GOAL OF THE EXERCISE: Continue the forum thread about the Heritage Redfish 14 timelapse, picking up right after its last line.
— Start of QUOTED PASSAGE —
# Heritage Redfish 14 Timelapse



## aquatic argobull (Mar 2, 2009)

Hey guys, thought I would share this video here. I took my new redfish 14 angler camping beach-side on the juniper creek in Blackwater River state forest. I made a timelapse of downriver kayak and added some pictures from around camp. 

FYI, the redfish was great on the river. Stayed almost completely dry, tracked well downcurrent (no rudder) and had plenty of space and more for all of my gear. You can tell in the video that the difference between my boat and the canoes is like the difference between a mustang and an F-250.


----------



## PompNewbie (Oct 1, 2007)

Cool video Bull. How do you like the redfish 14? I am thinking about a 12' one


----------



## aquatic argobull (Mar 2, 2009)

The 14' is pretty nice. Couldn't tell you anything about the 12' but I would say for an extra $50, I figured it would be a better deal to opt for the 14. Its really stable and dry, fishes well, surprisingly nimble in the river; but it is a fatty. Weights 72 lbs and is a pain in the ass to drag up the beach, especially when you load it down with fishing or (especially) dive gear. Also, the seats that academy has on them sucks, though I use a life jacket as a backrest and it's fine. 

All considering, I think its the best 'yak for me, wouldn't take anything else given the stability required for diving and the speed required for fishing. Maybe a WS ride 135, given the specs, but I've never gotten the chance to try one out.


----------



## oxbeast1210 (Jun 21, 2010)

outstanding video
looks like you all had a blast!
did you use the hero 2?


----------



## First Catch (Oct 1, 2007)
— End of QUOTED PASSAGE —
— Start of DATA SECTION —
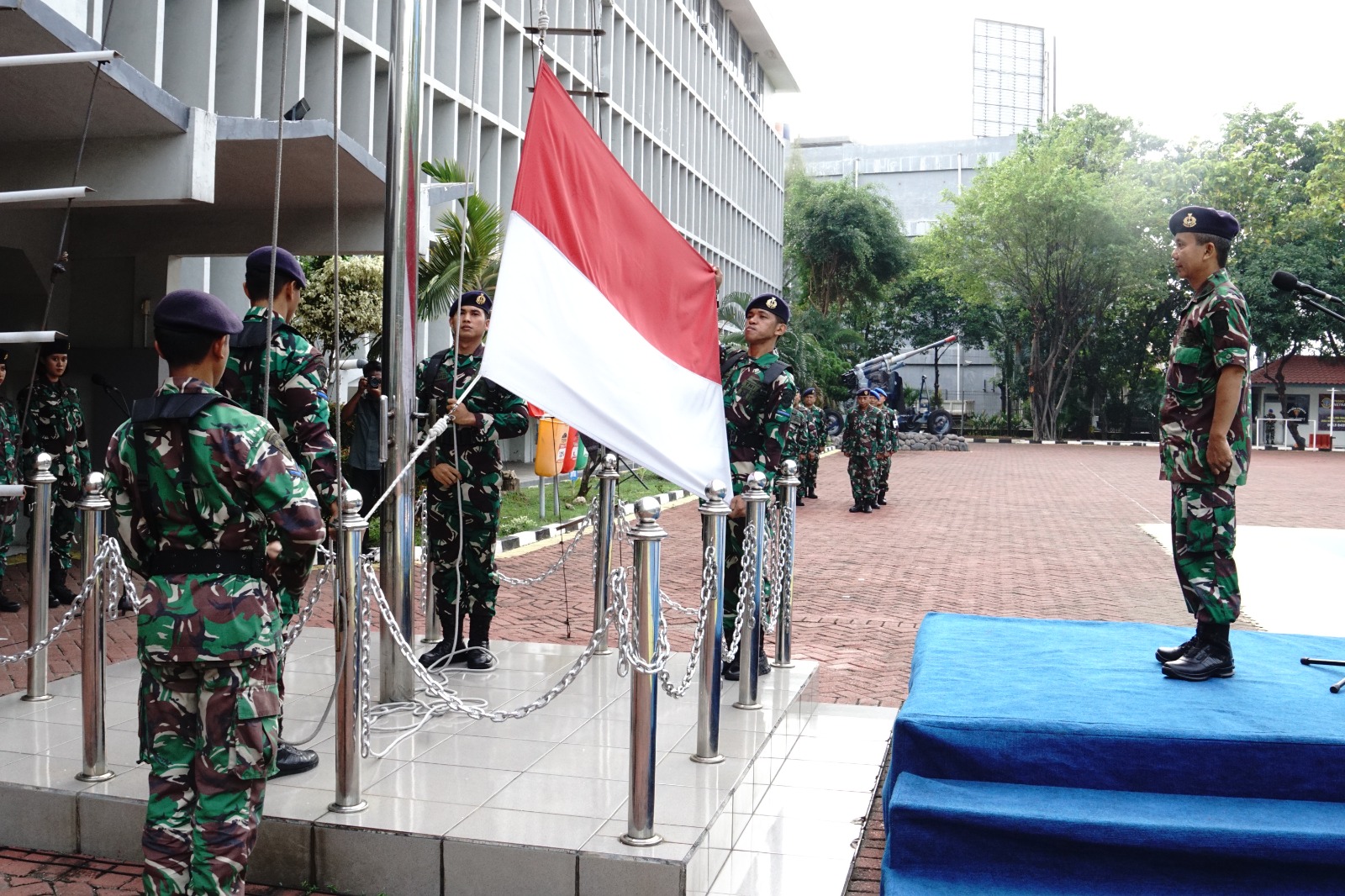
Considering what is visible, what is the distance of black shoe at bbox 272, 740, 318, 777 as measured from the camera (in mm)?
— End of DATA SECTION —
— Start of DATA SECTION —
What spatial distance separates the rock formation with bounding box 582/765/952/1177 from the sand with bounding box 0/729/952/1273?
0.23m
— End of DATA SECTION —
FINAL RESULT:
Nice vid. If this helps you out at all Pomp, I also have a Redfish 14. IMHO like anything else, there's pros and cons. Take these with a grain of salt since it's the first kayak I've had and haven't paddled too many. I don't know exactly how the 12' compares to the 14' either, but these are my experiences with the 14'

Pros that I can think of off the top of my head:
- It is a pretty dry ride
- Pretty fast as well
- Very quiet. I fish on the flats and as long as there's not a lot of chop, I've been able to sneak up on redfish pretty close
- It has quite a bit of deck space
- The 14 at least is very stable too, although I'm not a very big guy (~6', 165lbs). I can stand on it and cast if I want to or have even used it like a paddle board sometimes on the flats.
- The stock seat was quite comfortable in my opinion

Cons:
- Since it sits relatively high off the water, it does get blown around in the wind quite a bit sometimes. However, this has been to my advantage occasionally since I can set up nice drifts depending on the wind.
- Not a lot of storage
- It is a pain to lug around and depending on how you will transport it, that is a consideration


These are what I can think of off the top of my head. Thanks again for the video aquatic, I still gotta get out to Blackwater sometime.


----------



## aquatic argobull (Mar 2, 2009)

oxbeast1210 said:


> outstanding video
> looks like you all had a blast!
> did you use the hero 2?


Thanks! It was shot with a regular HD hero. The pictures in the timelapse were taken with either a canon point and shoot or a T3 DSLR.

First catch, did you get your Redfish 14 at academy? They sell the boat stripped of the nice seat that Heritage (now Native) offers.


----------



## First Catch (Oct 1, 2007)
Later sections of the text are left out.